Lalu, apa yang membedakan bank syariah dengan bank konvensional lainnya?
1. Larangan Riba
Pertama, bank syariah tidak boleh memberikan atau menerima bunga. Oleh karena itu bank syariah menerapkan skema bagi hasil atau biaya tetap untuk mendapatkan keuntungan.
2. Transparansi
Bank syariah harus beroperasi dengan transparansi penuh dalam semua transaksi untuk menghindari gharar atau ketidakpastian kepada semua nasabah.
3. Etika dan Keadilan
Segala bentuk transaksi yang dilakukan oleh bank syariah harus adil dan tidak boleh merugikan salah satu pihak. Bank syariah juga harus memastikan bahwa dana yang mereka investasikan hanya digunakan untuk tujuan yang halal dan tidak mendukung kegiatan yang haram.

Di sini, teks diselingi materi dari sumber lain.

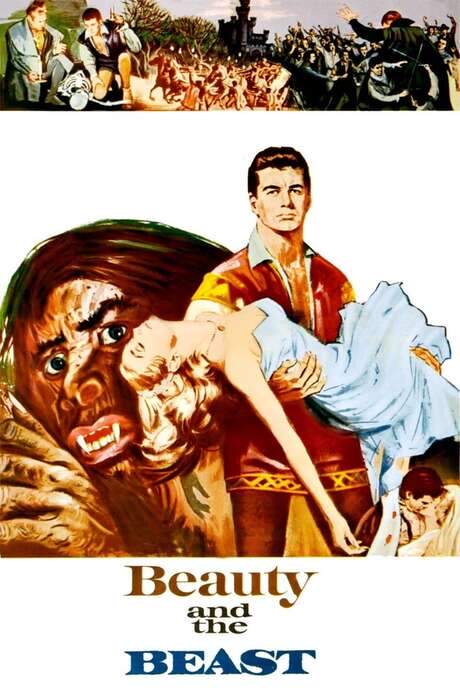 Beauty and the Beast (1962) movie poster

4. Investasi yang Bertanggung Jawab
Bank syariah hanya dapat menginvestasikan dana dalam bisnis yang sesuai dengan syariah. Berarti mereka tidak akan berinvestasi dalam industri seperti perjudian, alkohol, dan produk-produk haram lainnya.
5. Zakat dan Tanggung Jawab Sosial
Bank syariah seringkali memiliki komitmen untuk mengeluarkan zakat dan berkontribusi pada kesejahteraan sosial serta ekonomi masyarakat.